***** Material for this task

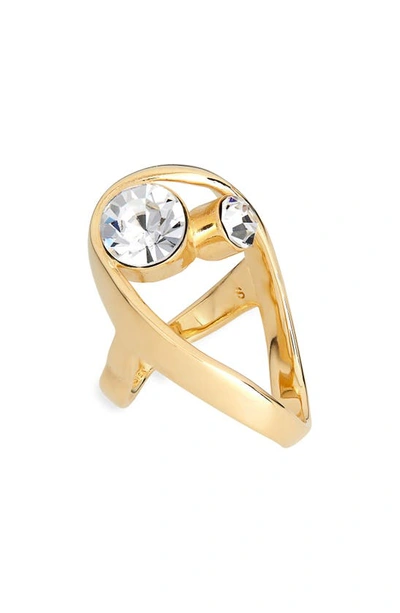 Dries Van Noten Crystal Open Teardrop Ring In 954 Gold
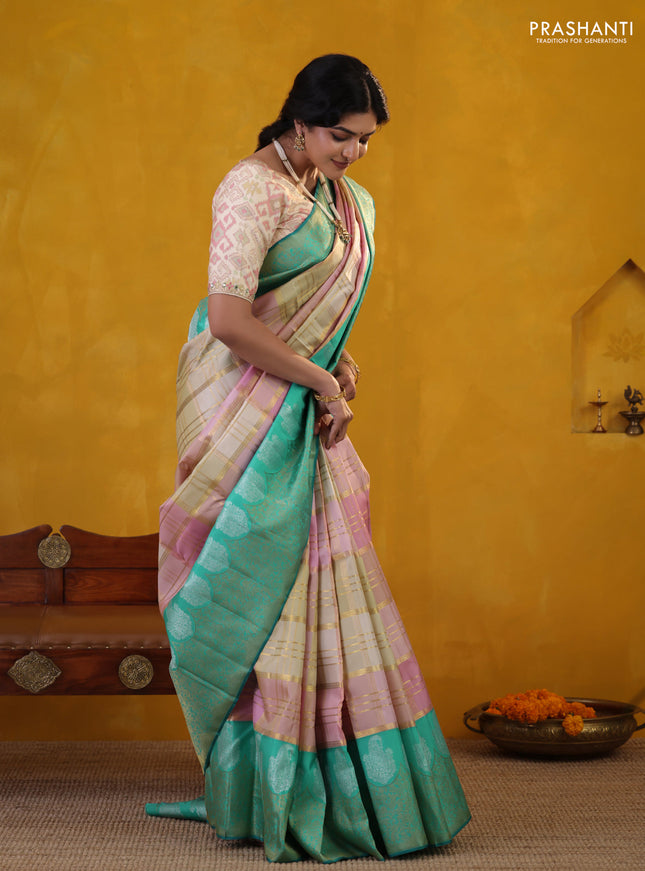 Peach Pink-Teal Green Pure Kanchipuram Silk Saree With Allover Zari weaves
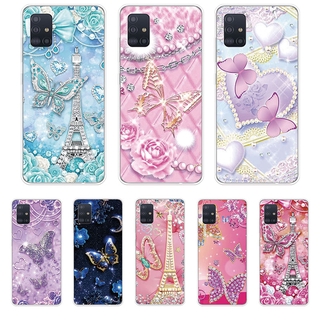 Samsung Galaxy A11 A21 A21S A21S A31 A51 A71 Capa De Silicone TPU Soft Borboleta De Diamante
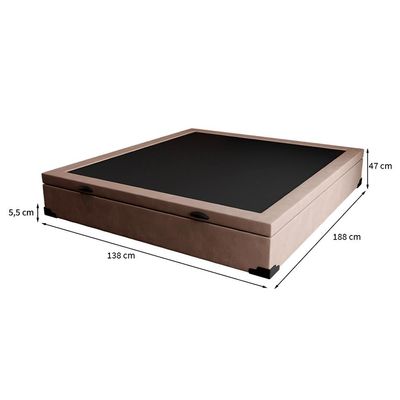 Base para Cama Box Casal Maci com Baú Suede (47x138x188) Bege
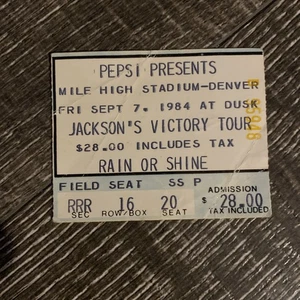 Boleto de la Gira de la Victoria 1984 The Jacksons Mile High Stadium Denver Colorado 7/09/1984 - Imagen 1 de 2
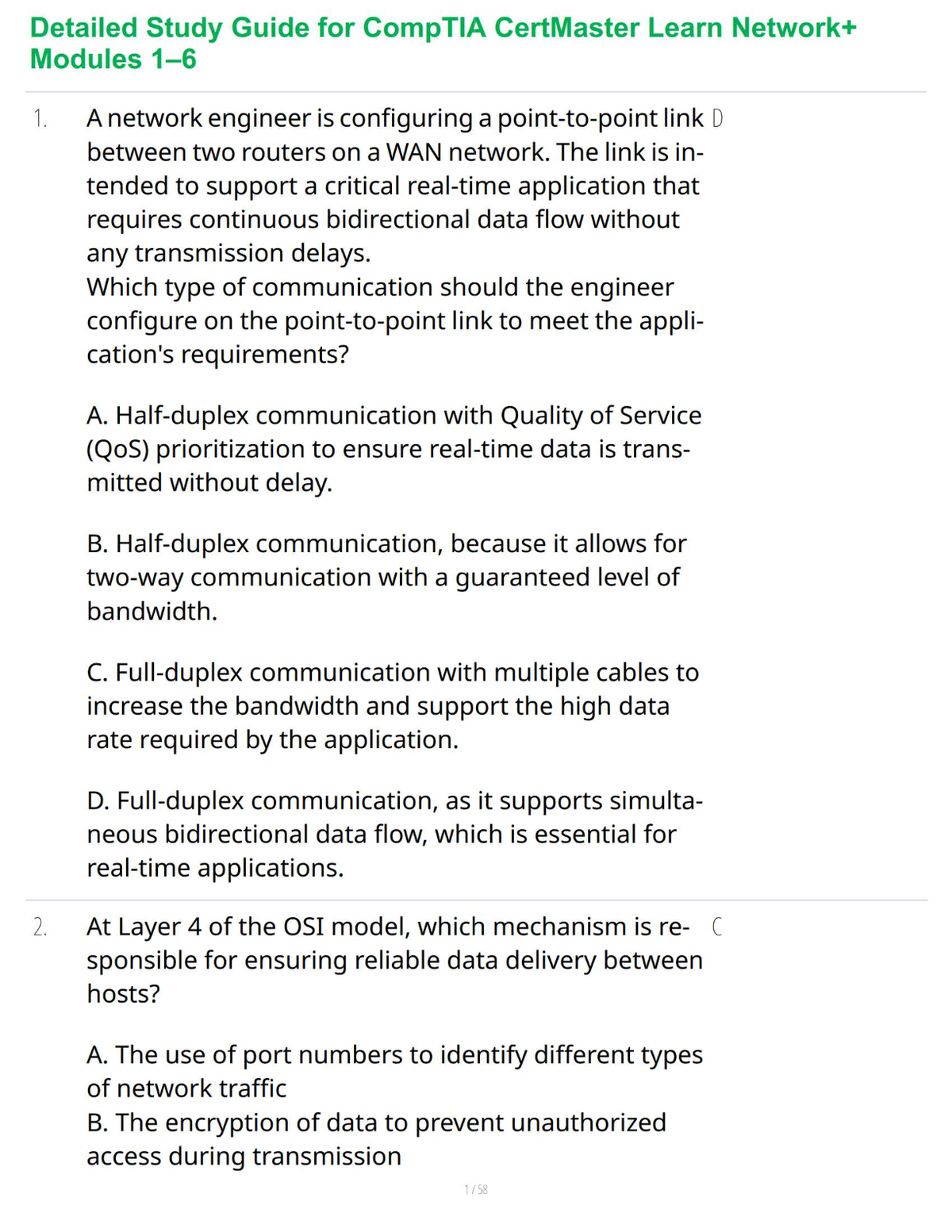 Detailed Study Guide for CompTIA CertMaster Learn Network+ Modules 1–6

**********

**Required action**
Leave the pictures out, and transcribe each of the records exactly.

**Worked solution**
 Dries Van Noten Crystal Open Teardrop Ring In 954 Gold
 Peach Pink-Teal Green Pure Kanchipuram Silk Saree With Allover Zari weaves
 Samsung Galaxy A11 A21 A21S A21S A31 A51 A71 Capa De Silicone TPU Soft Borboleta De Diamante
 Base para Cama Box Casal Maci com Baú Suede (47x138x188) Bege
 Boleto de la Gira de la Victoria 1984 The Jacksons Mile High Stadium Denver Colorado 7/09/1984 - Imagen 1 de 2
 Detailed Study Guide for CompTIA CertMaster Learn Network+ Modules 1–6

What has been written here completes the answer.